===== Entries provided =====

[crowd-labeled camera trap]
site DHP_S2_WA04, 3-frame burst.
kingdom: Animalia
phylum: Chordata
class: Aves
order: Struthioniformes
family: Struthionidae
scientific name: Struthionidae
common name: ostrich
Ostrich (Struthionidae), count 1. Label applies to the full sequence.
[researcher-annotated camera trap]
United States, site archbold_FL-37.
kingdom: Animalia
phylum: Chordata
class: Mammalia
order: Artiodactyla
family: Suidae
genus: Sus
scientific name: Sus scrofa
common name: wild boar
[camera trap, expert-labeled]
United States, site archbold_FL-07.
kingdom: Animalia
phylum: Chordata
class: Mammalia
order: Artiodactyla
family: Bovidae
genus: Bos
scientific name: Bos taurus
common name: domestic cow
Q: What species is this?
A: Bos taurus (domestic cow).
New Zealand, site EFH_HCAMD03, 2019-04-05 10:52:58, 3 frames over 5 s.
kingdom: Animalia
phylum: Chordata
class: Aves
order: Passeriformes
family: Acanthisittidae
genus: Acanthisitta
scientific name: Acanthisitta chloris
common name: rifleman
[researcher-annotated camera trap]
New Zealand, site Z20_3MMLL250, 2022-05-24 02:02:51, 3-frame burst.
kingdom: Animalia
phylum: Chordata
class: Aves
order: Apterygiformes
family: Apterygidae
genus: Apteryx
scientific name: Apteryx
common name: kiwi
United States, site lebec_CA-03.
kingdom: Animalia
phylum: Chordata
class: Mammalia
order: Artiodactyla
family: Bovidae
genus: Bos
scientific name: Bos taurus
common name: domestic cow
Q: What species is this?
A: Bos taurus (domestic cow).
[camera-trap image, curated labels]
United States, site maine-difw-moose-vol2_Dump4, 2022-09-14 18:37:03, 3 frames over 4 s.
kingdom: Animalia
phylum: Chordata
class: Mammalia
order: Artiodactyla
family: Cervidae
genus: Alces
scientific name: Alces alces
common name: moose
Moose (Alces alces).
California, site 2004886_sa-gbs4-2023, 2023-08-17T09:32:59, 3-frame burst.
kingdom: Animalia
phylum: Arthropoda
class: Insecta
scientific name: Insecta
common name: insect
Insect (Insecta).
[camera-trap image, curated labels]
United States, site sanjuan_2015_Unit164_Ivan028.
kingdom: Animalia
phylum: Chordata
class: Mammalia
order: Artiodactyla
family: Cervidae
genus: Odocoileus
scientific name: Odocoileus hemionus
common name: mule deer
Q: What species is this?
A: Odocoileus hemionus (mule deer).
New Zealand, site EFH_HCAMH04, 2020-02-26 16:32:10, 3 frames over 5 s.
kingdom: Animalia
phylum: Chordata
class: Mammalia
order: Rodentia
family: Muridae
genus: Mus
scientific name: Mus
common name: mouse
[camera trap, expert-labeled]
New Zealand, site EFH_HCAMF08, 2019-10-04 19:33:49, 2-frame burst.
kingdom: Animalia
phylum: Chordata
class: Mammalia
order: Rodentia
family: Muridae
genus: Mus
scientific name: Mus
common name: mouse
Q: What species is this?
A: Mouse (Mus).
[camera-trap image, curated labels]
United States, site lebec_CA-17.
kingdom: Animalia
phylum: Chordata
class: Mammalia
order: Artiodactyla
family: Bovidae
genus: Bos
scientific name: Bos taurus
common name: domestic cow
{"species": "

=====

> _Description of the task_
Copy every record shown above, exactly and completely.

> _Reply_
[crowd-labeled camera trap]
site DHP_S2_WA04, 3-frame burst.
kingdom: Animalia
phylum: Chordata
class: Aves
order: Struthioniformes
family: Struthionidae
scientific name: Struthionidae
common name: ostrich
Ostrich (Struthionidae), count 1. Label applies to the full sequence.
[researcher-annotated camera trap]
United States, site archbold_FL-37.
kingdom: Animalia
phylum: Chordata
class: Mammalia
order: Artiodactyla
family: Suidae
genus: Sus
scientific name: Sus scrofa
common name: wild boar
[camera trap, expert-labeled]
United States, site archbold_FL-07.
kingdom: Animalia
phylum: Chordata
class: Mammalia
order: Artiodactyla
family: Bovidae
genus: Bos
scientific name: Bos taurus
common name: domestic cow
Q: What species is this?
A: Bos taurus (domestic cow).
New Zealand, site EFH_HCAMD03, 2019-04-05 10:52:58, 3 frames over 5 s.
kingdom: Animalia
phylum: Chordata
class: Aves
order: Passeriformes
family: Acanthisittidae
genus: Acanthisitta
scientific name: Acanthisitta chloris
common name: rifleman
[researcher-annotated camera trap]
New Zealand, site Z20_3MMLL250, 2022-05-24 02:02:51, 3-frame burst.
kingdom: Animalia
phylum: Chordata
class: Aves
order: Apterygiformes
family: Apterygidae
genus: Apteryx
scientific name: Apteryx
common name: kiwi
United States, site lebec_CA-03.
kingdom: Animalia
phylum: Chordata
class: Mammalia
order: Artiodactyla
family: Bovidae
genus: Bos
scientific name: Bos taurus
common name: domestic cow
Q: What species is this?
A: Bos taurus (domestic cow).
[camera-trap image, curated labels]
United States, site maine-difw-moose-vol2_Dump4, 2022-09-14 18:37:03, 3 frames over 4 s.
kingdom: Animalia
phylum: Chordata
class: Mammalia
order: Artiodactyla
family: Cervidae
genus: Alces
scientific name: Alces alces
common name: moose
Moose (Alces alces).
California, site 2004886_sa-gbs4-2023, 2023-08-17T09:32:59, 3-frame burst.
kingdom: Animalia
phylum: Arthropoda
class: Insecta
scientific name: Insecta
common name: insect
Insect (Insecta).
[camera-trap image, curated labels]
United States, site sanjuan_2015_Unit164_Ivan028.
kingdom: Animalia
phylum: Chordata
class: Mammalia
order: Artiodactyla
family: Cervidae
genus: Odocoileus
scientific name: Odocoileus hemionus
common name: mule deer
Q: What species is this?
A: Odocoileus hemionus (mule deer).
New Zealand, site EFH_HCAMH04, 2020-02-26 16:32:10, 3 frames over 5 s.
kingdom: Animalia
phylum: Chordata
class: Mammalia
order: Rodentia
family: Muridae
genus: Mus
scientific name: Mus
common name: mouse
[camera trap, expert-labeled]
New Zealand, site EFH_HCAMF08, 2019-10-04 19:33:49, 2-frame burst.
kingdom: Animalia
phylum: Chordata
class: Mammalia
order: Rodentia
family: Muridae
genus: Mus
scientific name: Mus
common name: mouse
Q: What species is this?
A: Mouse (Mus).
[camera-trap image, curated labels]
United States, site lebec_CA-17.
kingdom: Animalia
phylum: Chordata
class: Mammalia
order: Artiodactyla
family: Bovidae
genus: Bos
scientific name: Bos taurus
common name: domestic cow
{"species": "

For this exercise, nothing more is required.